== THE TASK ==
Return, word for word, the passage of the crowd-mechanics excerpt below that runs from "This week I’ve" up to and including "Permissions (and Guards)".

== EXCERPT PROVIDED ==
——————

This week I’ve pretty much finished off crowd mechanics for cities. I’ve also been working on the lower tiers of clothing, and the middle-class clothing looks great, but the lower-class clothing needs some work to be aesthetically comparable to the upper/middle equivalents, so I’ll show that off in a future entry. Right now, though: crowd mechanics are done (or cities), and that’s what we’re going to talk about here.

Permissions (and Guards)

Each tile of the human-scale in the game now has a variable called only_allow – this lists the permissions required to enter that tile (if the list is empty, than anyone can enter it). For example, we might have (“Religion”, 25) which means that believers of the religion with the “25” id can enter it, (“Family”, 6), and so forth. Sometimes I’m sure these will overlap, though currently they do not. At the moment these restrictions exist on upper-class mansions (where only that family and its allies can enter), warehouses in shop districts (so that random citizens don’t path towards them for no reason), religious buildings in religious districts (where only believers will enter them, though I suppose very occasionally someone from another hostile religion will…?), embassies in city centres (which are heavily guarded), and military districts per se. I’m sure some others will appear in the near future, but those are the only permissions in the city so far. As well as the existing crowd mechanics, I’ve also begun to write the code for guards who are tethered to a given permission, and are alerted if/when that permission is violated, and will act accordingly – but this isn’t a crowd mechanic, and isn’t finished, so we’ll talk about it more later. Here’s a simple example of a permissions diagram for an upper class district along with the outside of that district, where the areas inside walls for each of the major families is blocked for any outside that family (I will be adding in “lesser families” this release and giving them appropriately less-impressive crests). It’s simple, but effective (the other houses around the edge are wealthy, but not wealthy enough to merit guards, “territory” in the district, etc).

——————

== SUPPLIED DATA ==
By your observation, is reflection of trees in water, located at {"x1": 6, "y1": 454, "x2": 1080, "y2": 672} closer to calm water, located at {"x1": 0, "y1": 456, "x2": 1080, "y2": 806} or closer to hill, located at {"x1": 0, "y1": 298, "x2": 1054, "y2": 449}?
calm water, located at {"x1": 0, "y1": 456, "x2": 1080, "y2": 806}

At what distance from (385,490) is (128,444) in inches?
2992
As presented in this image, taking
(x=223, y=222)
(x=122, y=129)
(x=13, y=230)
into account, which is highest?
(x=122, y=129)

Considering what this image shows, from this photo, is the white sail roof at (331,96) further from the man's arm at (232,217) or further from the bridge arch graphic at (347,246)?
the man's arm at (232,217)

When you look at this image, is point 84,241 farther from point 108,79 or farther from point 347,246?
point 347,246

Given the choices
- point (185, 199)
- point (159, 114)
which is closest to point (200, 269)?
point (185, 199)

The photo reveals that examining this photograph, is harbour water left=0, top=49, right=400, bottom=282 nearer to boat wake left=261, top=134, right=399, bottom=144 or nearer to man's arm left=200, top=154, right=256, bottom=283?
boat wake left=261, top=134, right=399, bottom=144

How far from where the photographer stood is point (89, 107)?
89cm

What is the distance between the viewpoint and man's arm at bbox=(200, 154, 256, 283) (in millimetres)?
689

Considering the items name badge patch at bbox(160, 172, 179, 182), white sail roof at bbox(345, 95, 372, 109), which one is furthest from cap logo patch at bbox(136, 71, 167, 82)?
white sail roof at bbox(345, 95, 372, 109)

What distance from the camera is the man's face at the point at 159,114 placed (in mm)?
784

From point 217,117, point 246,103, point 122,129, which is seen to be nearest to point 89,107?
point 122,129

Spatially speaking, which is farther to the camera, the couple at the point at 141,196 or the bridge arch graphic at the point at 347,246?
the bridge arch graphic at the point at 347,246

——————

== TASK OUTPUT ==
This week I’ve pretty much finished off crowd mechanics for cities. I’ve also been working on the lower tiers of clothing, and the middle-class clothing looks great, but the lower-class clothing needs some work to be aesthetically comparable to the upper/middle equivalents, so I’ll show that off in a future entry. Right now, though: crowd mechanics are done (or cities), and that’s what we’re going to talk about here.

Permissions (and Guards)